(Written request A):
Answer these questions from the forum post on English pronouns:
(i) For how many years has Craig Scott been giving presentations across the country?
(ii) According to the post, what does "He travelled by himself out to Rhode Island today" mean?
(iii) Which saying does the post give as an example of the masculine form preserved in speech?
(Written request B): Write out everything in the forum post on English pronouns from "He (himself) travelled" down to "to Rhode Island.".
(Written request C): Extend the forum post on English pronouns, beginning where it stops.

Well, recently I heard (this Tuesday) Craig Scott, the brother of Rachael Scott (the first victim of the Columbine massacre) give an hour and 30 minute presentation and throughout he used "they" for the neuter singular pronoun and "themself" for the neuter singular reflexive pronoun. He has been giving presentations across the country for 11 years.

edit: To be more on topic, in English I think we overuse the reflexive pronouns to add a modal effect (almost acting like stress pronouns) to a sentence.  

Compare:

He travelled out to Rhode Island today.  

He (himself) travelled (by himself) out to Rhode Island (himself) today (by himself/himself)

Each of the parenthesis represents a possible placement of the reflexive pronoun and I may have missed some.  The placement of the pronoun effects what the sentence is suggesting modally and even putting a different stress on the pronoun in the same position can alter meaning too!  

Compare:

He travelled by himself out to Rhode Island today=He went alone to Rhode Island

He travelled _by_ _himself_ out to Rhode Island today=He went alone to Rhode Island but indicates that the speaker is surprised or did not expect him to go alone out to Rhode Island.  

In case of "themself"/"they" being a singular neuter pronoun, correctly speaking they are not and should never be examined as such.  However, spoken English (and even that of prominent public figures -->Craig Scott) is using them as such.  

Grammatically the masculine form should be used when refering to a neuter or unknown gender, preserved in speech only in archaisms/idioms:

He who hesitates is lost.

(Given records):
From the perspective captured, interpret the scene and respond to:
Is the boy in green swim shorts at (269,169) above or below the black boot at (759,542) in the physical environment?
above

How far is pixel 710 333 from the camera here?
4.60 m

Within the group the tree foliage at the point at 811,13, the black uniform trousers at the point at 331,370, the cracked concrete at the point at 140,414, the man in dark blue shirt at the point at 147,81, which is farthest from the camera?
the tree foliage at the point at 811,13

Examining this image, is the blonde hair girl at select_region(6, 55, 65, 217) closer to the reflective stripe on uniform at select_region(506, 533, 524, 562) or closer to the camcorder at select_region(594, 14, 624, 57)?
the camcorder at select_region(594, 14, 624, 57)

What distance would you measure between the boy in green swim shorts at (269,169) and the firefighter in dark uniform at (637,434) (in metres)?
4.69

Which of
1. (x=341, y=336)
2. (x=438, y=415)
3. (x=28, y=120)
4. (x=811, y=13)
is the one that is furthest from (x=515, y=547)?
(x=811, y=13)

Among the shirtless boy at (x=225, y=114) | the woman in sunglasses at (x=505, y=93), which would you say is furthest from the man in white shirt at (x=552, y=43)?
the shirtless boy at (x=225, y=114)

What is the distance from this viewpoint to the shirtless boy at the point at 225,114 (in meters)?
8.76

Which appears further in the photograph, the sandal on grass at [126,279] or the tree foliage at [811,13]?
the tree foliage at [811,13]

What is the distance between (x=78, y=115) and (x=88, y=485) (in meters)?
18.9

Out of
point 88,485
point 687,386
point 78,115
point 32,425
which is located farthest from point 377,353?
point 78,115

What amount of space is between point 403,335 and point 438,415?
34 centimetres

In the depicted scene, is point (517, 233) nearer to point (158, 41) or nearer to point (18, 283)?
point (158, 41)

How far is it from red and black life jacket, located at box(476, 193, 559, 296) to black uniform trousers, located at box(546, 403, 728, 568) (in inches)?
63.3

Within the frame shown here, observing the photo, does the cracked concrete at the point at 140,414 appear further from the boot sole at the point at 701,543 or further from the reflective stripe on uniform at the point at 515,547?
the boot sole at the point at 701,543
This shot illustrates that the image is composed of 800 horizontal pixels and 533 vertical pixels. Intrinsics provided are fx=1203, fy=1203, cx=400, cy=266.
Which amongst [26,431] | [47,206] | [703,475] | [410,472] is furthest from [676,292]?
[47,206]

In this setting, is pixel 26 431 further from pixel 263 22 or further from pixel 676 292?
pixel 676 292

==

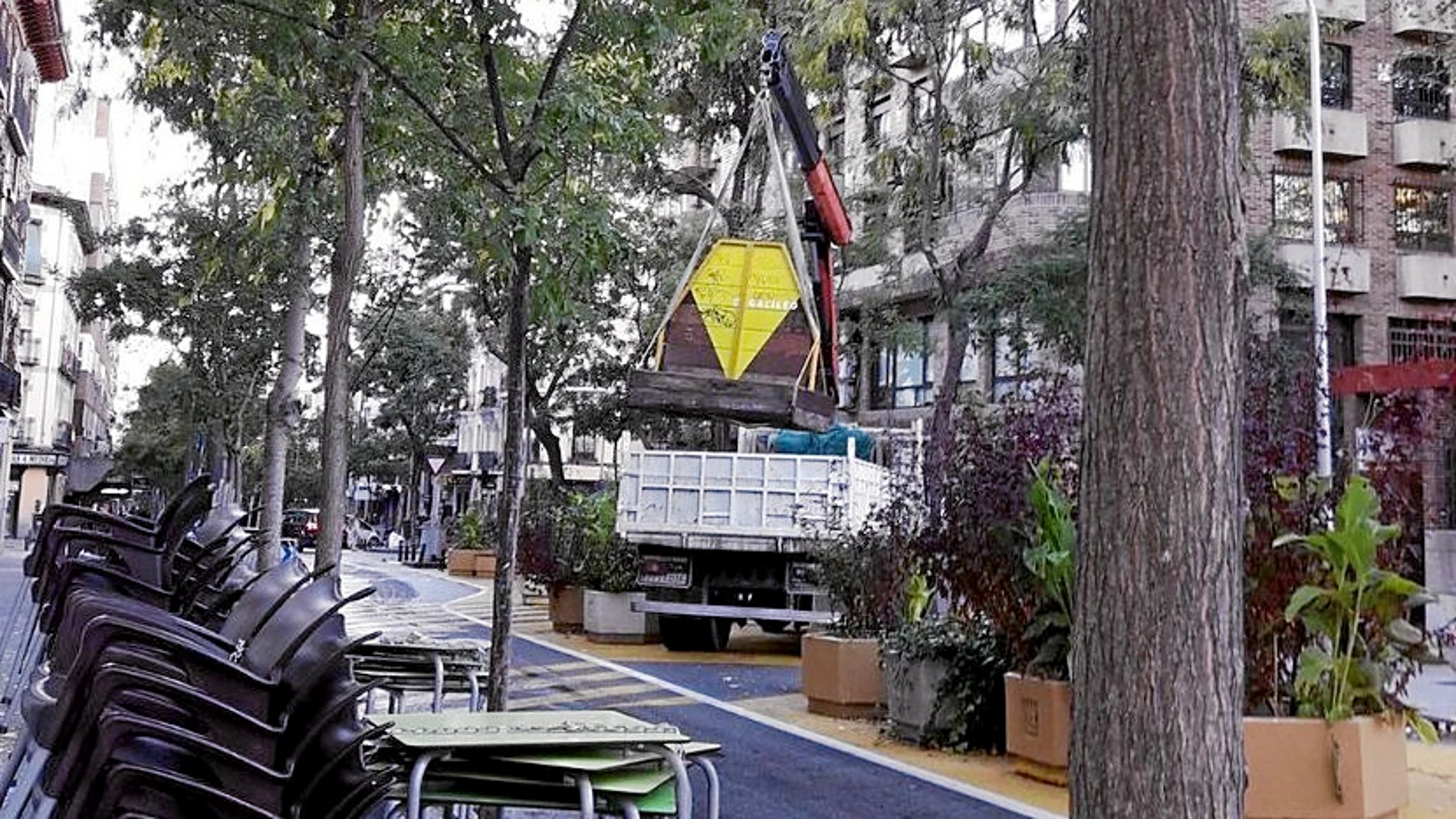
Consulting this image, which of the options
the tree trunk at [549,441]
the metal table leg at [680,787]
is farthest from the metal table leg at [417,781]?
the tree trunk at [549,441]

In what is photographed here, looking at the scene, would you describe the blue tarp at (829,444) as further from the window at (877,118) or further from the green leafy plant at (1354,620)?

* * *

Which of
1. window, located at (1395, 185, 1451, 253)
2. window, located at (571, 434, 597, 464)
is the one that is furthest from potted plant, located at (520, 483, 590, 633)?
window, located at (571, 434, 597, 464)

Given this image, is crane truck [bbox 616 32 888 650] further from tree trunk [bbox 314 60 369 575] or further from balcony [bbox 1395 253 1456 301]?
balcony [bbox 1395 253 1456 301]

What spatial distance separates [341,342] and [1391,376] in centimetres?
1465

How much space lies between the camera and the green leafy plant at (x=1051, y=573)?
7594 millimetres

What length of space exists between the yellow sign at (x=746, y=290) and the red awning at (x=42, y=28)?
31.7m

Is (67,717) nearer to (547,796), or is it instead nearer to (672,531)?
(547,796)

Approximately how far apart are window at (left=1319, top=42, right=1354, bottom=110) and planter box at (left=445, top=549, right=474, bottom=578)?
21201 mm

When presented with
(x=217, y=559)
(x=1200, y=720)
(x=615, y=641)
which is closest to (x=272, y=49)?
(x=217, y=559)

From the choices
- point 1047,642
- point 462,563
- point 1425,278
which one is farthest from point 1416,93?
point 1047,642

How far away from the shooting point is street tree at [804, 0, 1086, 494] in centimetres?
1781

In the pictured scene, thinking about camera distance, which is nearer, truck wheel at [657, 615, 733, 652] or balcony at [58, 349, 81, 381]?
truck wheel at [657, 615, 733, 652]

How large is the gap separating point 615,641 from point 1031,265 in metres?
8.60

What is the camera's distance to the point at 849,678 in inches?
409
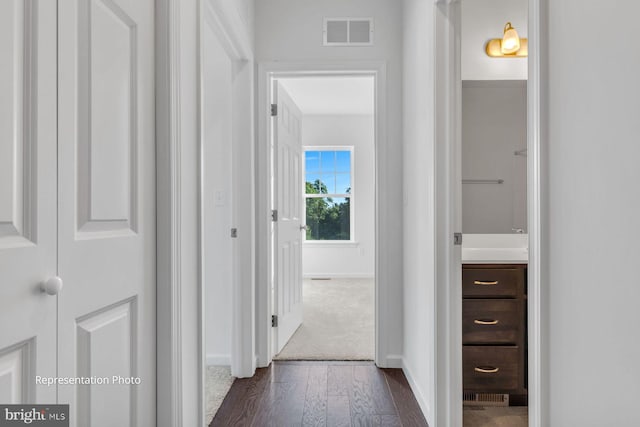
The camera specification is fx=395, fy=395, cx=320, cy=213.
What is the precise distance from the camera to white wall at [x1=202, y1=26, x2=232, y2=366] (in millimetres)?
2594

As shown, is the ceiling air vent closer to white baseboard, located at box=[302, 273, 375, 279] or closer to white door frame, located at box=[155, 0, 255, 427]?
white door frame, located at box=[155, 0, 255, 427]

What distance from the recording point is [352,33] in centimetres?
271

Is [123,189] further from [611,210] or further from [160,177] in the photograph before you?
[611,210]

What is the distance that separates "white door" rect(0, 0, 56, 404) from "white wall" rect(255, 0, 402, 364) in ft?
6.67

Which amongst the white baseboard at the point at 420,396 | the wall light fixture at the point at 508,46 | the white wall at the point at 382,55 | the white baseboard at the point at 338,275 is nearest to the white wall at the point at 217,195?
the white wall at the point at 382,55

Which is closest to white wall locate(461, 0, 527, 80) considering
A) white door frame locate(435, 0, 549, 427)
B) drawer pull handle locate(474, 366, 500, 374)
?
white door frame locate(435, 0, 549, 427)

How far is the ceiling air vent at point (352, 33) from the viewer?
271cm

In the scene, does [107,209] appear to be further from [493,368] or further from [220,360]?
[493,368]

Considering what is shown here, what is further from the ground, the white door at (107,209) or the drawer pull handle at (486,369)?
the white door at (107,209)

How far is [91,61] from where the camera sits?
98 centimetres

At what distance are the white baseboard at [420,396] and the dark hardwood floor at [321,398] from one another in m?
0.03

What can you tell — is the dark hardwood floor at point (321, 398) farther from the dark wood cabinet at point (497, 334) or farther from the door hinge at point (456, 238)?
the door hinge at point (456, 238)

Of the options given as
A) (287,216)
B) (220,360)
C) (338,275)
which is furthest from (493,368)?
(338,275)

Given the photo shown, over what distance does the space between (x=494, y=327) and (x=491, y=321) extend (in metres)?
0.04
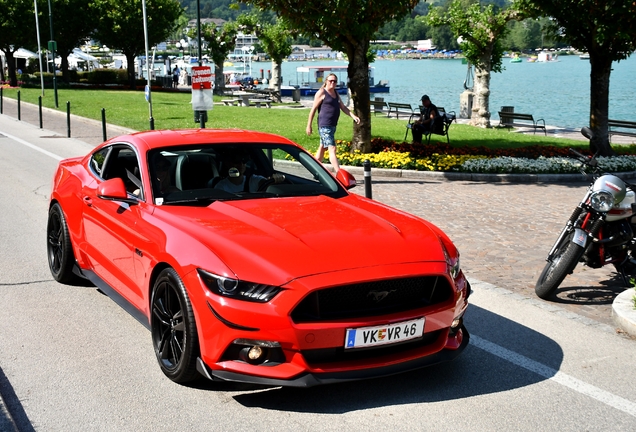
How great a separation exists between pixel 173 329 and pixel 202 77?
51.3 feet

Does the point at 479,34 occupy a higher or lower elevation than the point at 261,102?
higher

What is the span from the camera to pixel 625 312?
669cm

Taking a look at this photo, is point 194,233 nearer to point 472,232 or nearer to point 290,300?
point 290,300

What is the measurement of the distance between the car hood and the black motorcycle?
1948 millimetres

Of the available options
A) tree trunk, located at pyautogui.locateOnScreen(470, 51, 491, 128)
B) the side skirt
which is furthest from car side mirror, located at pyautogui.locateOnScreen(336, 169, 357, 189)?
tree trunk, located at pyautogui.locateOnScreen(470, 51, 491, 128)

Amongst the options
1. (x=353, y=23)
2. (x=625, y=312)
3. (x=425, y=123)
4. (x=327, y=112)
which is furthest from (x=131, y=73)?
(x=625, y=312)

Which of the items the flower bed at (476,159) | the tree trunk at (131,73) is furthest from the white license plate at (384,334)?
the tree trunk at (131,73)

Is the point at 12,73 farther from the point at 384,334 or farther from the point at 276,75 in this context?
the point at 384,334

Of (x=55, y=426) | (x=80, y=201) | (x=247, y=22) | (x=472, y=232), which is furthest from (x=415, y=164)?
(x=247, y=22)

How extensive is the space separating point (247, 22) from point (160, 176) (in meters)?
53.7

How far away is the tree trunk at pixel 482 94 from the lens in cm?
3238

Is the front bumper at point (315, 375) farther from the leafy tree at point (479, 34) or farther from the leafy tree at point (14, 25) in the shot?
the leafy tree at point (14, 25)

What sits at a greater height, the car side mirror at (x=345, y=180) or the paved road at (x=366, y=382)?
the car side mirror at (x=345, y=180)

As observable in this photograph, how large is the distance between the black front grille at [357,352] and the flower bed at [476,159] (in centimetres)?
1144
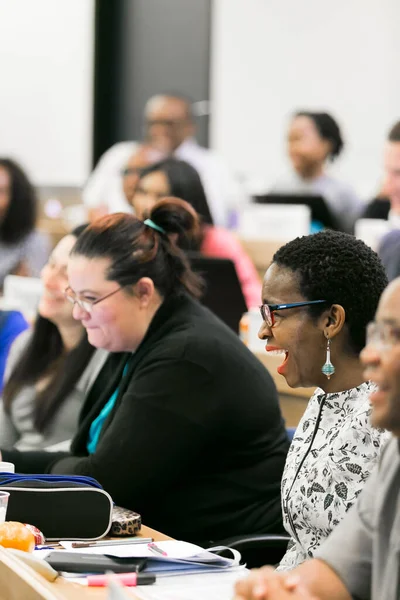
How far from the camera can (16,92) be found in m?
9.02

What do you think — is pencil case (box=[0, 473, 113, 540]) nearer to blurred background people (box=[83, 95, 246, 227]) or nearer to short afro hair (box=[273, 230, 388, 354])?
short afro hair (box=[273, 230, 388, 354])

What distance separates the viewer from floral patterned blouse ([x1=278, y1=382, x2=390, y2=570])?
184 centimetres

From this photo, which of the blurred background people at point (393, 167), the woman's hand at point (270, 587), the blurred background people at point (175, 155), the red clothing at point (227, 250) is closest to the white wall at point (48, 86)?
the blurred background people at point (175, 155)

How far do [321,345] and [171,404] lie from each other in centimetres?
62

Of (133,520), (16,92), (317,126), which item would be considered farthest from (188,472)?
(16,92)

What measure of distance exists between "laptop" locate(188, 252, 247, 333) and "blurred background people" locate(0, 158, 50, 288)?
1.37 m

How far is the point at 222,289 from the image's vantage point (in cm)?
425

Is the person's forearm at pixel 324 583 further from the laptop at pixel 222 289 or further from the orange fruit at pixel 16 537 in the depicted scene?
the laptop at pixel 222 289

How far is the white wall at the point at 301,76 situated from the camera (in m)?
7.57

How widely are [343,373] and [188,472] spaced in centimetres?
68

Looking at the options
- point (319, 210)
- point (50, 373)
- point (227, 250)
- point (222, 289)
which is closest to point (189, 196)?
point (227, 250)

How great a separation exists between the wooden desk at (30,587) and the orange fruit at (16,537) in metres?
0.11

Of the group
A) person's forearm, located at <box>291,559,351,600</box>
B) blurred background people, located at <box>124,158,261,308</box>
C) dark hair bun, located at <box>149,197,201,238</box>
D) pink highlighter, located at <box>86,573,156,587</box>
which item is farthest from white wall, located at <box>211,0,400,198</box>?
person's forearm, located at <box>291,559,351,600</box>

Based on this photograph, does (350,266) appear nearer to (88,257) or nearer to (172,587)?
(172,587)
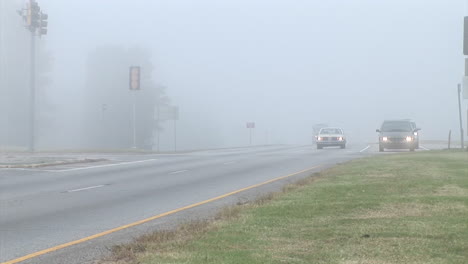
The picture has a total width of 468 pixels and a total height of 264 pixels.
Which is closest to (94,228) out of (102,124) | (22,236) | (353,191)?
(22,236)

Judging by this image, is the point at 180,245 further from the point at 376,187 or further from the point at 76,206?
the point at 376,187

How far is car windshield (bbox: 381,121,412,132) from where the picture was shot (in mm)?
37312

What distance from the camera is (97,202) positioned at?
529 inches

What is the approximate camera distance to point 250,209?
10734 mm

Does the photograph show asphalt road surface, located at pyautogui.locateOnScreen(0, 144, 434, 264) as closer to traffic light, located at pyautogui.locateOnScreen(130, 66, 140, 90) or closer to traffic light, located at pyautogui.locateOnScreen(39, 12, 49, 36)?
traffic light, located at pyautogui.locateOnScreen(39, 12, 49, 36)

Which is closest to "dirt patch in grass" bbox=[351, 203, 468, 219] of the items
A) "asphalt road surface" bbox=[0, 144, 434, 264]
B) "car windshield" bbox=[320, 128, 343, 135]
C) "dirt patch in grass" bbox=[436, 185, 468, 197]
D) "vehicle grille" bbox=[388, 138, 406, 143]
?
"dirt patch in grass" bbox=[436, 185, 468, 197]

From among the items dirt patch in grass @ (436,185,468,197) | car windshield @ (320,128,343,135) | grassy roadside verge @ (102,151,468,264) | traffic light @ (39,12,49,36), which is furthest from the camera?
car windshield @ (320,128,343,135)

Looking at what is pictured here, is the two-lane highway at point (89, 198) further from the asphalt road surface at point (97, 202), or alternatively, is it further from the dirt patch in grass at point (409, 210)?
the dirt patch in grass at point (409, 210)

(Expected output A):
(i) 11 years.
(ii) He went alone to Rhode Island.
(iii) "He who hesitates is lost."

(Expected output B):
He (himself) travelled (by himself) out to Rhode Island (himself) today (by himself/himself)

Each of the parenthesis represents a possible placement of the reflexive pronoun and I may have missed some.  The placement of the pronoun effects what the sentence is suggesting modally and even putting a different stress on the pronoun in the same position can alter meaning too!  

Compare:

He travelled by himself out to Rhode Island today=He went alone to Rhode Island

He travelled _by_ _himself_ out to Rhode Island today=He went alone to Rhode Island but indicates that the speaker is surprised or did not expect him to go alone out to Rhode Island.

(Expected output C):
----------



## Spira

The mere fact that people say something does not make it correct. Unless we wish to philosophise that the idea of anything (in this case a fault) defines its existence.
Anyway, THEMSELF is so grammatically incorrect that I would correct anyone (or my children, at least!) who said it in front of me.


----------



## Keith Bradford

Well you might Spira, but how about this instance: 

_"Every student must work alone and be responsible for submitted work xxxself."_

Now, both logic and grammar demand the singular here, but which singular? _*Him*self _makes the sexist assumption that we're only interested in male students. _Him(self) or herself_ is downright clumsy.

No, I'm firmly of the opinion that language is there to serve us, not vice versa, and that any use of language that clarifies meaning is to be welcomed. I'd use _*themself*_ without hesitation in this instance, even if not in very many others.


----------



## Spira

I like the idea that language is there to serve us and not the opposite (a bit like computers and accountants, really), but I would actually have said _Him(self) or herself_ in your example without feeling clumsy at all.

In these cases I usually wonder what my mother would have said (born 1926, a middle class Londoner), and I cannot imagin her ever saying *themself.*


----------



## Pierre Simon

Can I join in?

An OED website (askoxford.com) says this :



> The standard reflexive form corresponding to *they* and *them* is *themselves*, as in _they can do it themselves_. The singular form *themself*, first recorded in the 14th century, has re-emerged in recent years to correspond to the singular gender-neutral use of *they*, as in _this is the first step in helping someone to help themself_. It is not generally accepted as good English...


 
I'm with Keith : it seems ok to me.


----------



## Meyer Wolfsheim

Spira said:


> The mere fact that people say something does not make it correct. Unless we wish to philosophise that the idea of anything (in this case a fault) defines its existence.
> Anyway, THEMSELF is so grammatically incorrect that I would correct anyone (or my children, at least!) who said it in front of me.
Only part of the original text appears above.